CompiledGraph
CompiledGraph is the runnable object returned by StateGraph.compile(). It exposes three execution modes and a Mermaid diagram helper.
run(state, checkpointer=None, graph_id=None) — async
Run the graph to completion and return the final state dict.
result = await graph.run({"input": "hello"})
print(result["output"])
The state dict you pass is not mutated — the graph works on an internal copy.
With checkpointing:
from synapsekit import InMemoryCheckpointer
cp = InMemoryCheckpointer()
result = await graph.run({"input": "hello"}, checkpointer=cp, graph_id="run-1")
stream(state) — async generator
Yield an event after each node completes. Useful for progress reporting and debugging.
async for event in graph.stream({"input": "hello"}):
print(event["node"], event["state"])
Each event is a dict:
| Key | Type | Description |
|---|---|---|
"node" | str | Name of the node that just completed |
"state" | dict | Snapshot of the full state after that node |
State accumulates across events — each snapshot contains all keys written so far.
async for event in graph.stream({"x": 3}):
node = event["node"]
keys = list(event["state"].keys())
print(f"{node}: {keys}")
run_sync(state) — sync
Blocking wrapper around run(). Works inside and outside a running event loop (uses a thread pool when inside one, e.g., Jupyter).

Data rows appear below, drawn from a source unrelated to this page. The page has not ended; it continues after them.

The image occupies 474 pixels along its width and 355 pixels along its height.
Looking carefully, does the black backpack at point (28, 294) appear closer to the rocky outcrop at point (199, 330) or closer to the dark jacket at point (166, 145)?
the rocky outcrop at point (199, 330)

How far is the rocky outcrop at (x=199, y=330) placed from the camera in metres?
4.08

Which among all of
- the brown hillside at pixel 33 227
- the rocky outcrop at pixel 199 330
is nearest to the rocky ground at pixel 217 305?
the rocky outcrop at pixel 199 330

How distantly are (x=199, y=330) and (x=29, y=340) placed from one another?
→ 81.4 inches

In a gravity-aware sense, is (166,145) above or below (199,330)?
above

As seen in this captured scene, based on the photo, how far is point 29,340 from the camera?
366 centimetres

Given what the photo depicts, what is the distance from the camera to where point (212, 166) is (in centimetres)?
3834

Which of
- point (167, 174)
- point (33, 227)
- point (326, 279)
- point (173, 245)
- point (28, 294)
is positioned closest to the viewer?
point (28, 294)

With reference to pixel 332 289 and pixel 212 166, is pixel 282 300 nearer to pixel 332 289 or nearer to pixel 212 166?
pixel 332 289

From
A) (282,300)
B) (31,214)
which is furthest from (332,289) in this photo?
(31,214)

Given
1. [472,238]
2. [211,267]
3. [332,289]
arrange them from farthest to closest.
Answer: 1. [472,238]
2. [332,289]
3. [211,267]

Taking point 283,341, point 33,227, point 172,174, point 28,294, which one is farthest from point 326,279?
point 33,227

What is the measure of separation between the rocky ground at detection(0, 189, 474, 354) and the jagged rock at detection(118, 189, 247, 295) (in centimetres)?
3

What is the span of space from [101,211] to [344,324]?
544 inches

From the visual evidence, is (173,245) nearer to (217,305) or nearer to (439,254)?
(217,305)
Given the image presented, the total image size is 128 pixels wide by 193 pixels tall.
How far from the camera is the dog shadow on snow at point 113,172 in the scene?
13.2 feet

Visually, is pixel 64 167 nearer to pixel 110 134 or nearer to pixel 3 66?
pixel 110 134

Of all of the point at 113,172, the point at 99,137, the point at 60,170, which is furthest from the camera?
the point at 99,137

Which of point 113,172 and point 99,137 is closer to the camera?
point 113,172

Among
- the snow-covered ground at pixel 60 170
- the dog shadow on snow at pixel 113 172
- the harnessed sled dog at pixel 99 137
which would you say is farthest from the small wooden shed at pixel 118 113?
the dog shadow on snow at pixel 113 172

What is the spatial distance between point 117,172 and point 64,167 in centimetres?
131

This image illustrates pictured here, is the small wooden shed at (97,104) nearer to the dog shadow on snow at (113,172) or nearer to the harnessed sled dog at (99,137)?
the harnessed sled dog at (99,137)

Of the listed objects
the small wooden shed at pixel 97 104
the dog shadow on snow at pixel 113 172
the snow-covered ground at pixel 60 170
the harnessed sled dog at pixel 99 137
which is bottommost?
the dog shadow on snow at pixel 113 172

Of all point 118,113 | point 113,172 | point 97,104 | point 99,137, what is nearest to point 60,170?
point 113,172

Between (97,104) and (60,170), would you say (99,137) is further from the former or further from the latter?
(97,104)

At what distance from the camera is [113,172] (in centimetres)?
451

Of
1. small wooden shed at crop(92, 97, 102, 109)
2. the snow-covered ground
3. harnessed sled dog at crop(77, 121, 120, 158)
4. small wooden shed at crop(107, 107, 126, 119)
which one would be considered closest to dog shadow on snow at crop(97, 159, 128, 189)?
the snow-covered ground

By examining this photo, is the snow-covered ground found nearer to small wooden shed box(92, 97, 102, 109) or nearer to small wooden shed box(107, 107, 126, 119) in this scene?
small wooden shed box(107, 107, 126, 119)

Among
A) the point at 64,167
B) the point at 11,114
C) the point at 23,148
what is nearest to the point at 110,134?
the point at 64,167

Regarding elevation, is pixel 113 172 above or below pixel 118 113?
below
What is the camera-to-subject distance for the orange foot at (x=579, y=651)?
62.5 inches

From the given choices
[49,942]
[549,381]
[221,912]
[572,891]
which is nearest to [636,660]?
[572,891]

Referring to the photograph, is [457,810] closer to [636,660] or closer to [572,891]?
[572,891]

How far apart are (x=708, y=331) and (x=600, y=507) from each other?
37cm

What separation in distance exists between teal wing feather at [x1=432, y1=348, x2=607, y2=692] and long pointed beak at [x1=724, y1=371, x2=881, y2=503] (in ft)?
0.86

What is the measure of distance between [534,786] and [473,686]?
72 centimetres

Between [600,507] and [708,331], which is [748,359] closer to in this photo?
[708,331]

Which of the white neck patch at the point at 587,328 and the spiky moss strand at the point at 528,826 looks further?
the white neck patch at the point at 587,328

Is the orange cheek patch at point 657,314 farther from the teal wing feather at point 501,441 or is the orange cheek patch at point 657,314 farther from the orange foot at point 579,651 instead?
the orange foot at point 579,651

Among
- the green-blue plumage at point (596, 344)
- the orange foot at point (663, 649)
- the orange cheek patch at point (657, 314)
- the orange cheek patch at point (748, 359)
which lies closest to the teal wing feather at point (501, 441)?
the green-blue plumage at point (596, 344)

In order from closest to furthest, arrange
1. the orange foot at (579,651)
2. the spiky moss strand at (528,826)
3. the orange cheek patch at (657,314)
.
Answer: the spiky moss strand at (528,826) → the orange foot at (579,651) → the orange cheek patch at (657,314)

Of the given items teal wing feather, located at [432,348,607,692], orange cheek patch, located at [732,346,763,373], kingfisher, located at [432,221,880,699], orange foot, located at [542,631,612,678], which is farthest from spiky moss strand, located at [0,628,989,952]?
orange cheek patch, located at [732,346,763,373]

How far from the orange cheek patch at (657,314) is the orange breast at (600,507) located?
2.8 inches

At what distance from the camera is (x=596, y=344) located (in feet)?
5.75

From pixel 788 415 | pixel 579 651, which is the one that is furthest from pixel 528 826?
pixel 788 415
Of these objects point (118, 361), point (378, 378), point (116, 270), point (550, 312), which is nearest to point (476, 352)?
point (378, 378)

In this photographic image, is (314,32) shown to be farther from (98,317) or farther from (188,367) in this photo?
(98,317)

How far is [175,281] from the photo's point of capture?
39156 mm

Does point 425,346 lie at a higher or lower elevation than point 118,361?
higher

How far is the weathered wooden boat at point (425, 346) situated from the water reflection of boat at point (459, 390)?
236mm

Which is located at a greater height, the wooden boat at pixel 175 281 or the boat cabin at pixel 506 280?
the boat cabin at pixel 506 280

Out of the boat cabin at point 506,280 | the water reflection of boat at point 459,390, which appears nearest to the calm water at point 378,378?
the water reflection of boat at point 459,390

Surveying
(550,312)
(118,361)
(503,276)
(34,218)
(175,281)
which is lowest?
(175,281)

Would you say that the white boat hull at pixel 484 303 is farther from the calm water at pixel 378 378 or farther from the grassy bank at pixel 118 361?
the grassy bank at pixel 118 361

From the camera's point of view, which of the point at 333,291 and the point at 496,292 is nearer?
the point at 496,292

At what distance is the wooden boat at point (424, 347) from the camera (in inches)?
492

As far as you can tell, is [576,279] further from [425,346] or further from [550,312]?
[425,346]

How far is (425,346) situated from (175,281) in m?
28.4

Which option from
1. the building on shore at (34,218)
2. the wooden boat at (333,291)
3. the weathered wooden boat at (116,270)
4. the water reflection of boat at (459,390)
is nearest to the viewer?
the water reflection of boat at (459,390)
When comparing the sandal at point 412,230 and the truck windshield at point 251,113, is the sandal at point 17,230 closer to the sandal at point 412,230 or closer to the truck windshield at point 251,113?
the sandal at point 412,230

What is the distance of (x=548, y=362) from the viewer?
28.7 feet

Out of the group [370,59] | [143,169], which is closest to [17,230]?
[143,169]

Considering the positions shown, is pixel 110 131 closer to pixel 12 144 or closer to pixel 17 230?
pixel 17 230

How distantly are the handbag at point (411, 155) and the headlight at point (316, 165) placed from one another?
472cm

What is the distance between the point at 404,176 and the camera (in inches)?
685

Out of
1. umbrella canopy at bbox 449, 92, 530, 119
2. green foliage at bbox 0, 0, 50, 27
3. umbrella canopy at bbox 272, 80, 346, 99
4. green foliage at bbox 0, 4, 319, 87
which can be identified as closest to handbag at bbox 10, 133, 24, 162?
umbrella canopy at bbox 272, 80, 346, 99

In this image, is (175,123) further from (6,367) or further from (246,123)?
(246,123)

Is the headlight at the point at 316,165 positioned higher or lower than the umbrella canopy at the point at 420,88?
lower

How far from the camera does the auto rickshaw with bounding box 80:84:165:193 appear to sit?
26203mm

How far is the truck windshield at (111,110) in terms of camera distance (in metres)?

result = graph.run_sync({"input": "hello"})
get_mermaid() — diagram
Returns a Mermaid flowchart string for the graph structure.
print(graph.get_mermaid())
See the Mermaid export page for details and rendering options.
Error handling
| Exception | When |
|---|---|
GraphRuntimeError | A node returns a non-dict, an unknown node is referenced at runtime, or _MAX_STEPS is exceeded |
GraphConfigError | Raised at compile() for invalid structure |
from synapsekit import GraphRuntimeError, GraphConfigError
try:
result = await graph.run(state)
except GraphRuntimeError as e:
print(f"Runtime failure: {e}")
resume(graph_id, checkpointer, updates=None) — async
Resume execution from a previously checkpointed state. Optionally apply human edits before resuming:
# Simple resume
result = await graph.resume("run-1", cp)
# Resume with human edits (Human-in-the-Loop)
result = await graph.resume("run-1", cp, updates={"approved": True, "feedback": "Looks good"})
The updates dict is merged into the checkpointed state before re-execution begins. This is the key mechanism for Human-in-the-Loop workflows.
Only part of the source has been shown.